Questions about scenes in images
-*-*-

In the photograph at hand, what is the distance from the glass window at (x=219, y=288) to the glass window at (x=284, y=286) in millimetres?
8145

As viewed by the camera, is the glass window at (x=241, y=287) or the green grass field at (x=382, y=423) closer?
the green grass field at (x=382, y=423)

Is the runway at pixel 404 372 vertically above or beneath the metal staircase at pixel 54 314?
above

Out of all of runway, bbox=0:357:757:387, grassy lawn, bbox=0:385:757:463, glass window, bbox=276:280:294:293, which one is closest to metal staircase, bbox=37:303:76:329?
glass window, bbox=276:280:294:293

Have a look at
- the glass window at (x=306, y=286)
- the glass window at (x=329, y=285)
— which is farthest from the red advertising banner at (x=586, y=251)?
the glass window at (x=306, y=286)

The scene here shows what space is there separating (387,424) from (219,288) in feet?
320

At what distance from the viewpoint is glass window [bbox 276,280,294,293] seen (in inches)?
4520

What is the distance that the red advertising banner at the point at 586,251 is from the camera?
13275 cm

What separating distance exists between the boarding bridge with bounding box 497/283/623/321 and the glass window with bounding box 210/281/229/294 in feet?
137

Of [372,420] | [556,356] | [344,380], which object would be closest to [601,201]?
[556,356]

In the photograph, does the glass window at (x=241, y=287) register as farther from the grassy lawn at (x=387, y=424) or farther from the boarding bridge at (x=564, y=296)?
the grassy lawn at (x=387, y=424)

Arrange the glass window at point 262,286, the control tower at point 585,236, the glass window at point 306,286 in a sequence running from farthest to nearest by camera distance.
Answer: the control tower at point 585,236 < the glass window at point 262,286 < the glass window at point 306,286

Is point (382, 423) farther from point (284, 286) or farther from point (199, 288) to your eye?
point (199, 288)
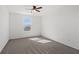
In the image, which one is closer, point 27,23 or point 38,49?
point 38,49

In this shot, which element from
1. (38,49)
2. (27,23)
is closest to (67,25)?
(38,49)

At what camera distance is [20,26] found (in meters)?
5.96

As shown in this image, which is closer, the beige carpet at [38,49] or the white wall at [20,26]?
the beige carpet at [38,49]

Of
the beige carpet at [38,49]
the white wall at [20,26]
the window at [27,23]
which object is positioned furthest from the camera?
the window at [27,23]

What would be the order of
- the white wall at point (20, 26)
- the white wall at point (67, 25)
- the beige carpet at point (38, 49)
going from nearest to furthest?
the beige carpet at point (38, 49), the white wall at point (67, 25), the white wall at point (20, 26)

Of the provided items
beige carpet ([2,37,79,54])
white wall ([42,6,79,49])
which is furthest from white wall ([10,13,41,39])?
white wall ([42,6,79,49])

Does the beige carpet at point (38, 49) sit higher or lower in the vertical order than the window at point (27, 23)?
lower

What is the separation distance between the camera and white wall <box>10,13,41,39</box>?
5562mm

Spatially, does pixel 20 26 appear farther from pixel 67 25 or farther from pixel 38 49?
pixel 67 25

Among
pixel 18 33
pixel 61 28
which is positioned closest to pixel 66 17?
pixel 61 28

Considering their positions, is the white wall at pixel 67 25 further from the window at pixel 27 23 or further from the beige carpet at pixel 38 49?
the window at pixel 27 23

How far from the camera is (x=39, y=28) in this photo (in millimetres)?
6727

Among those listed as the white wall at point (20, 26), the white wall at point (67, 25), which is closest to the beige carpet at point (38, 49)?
the white wall at point (67, 25)

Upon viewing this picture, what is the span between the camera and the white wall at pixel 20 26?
18.2ft
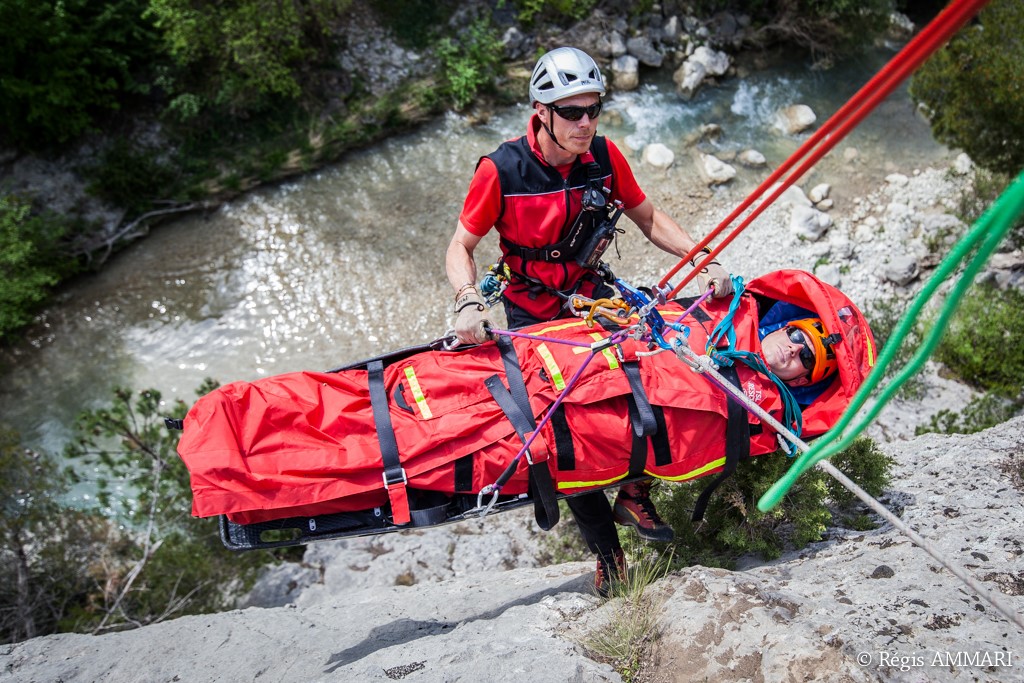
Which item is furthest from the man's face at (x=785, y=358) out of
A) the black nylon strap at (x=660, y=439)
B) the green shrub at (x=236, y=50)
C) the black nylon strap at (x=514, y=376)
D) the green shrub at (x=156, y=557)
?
the green shrub at (x=236, y=50)

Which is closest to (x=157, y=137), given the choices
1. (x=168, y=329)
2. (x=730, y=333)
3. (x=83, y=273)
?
(x=83, y=273)

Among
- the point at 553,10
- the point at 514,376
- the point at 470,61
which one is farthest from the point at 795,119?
the point at 514,376

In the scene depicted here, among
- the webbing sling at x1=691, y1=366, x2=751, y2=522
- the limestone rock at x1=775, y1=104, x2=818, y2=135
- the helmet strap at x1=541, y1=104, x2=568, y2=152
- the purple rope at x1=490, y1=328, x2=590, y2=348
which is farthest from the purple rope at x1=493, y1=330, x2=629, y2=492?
the limestone rock at x1=775, y1=104, x2=818, y2=135

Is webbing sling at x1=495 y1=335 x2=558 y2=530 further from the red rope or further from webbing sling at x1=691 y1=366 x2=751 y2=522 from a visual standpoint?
the red rope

-*-*-

- [Problem statement]: Please state how many lines in the records above contain the word "webbing", and give only the number.

- [Solution to the problem]: 2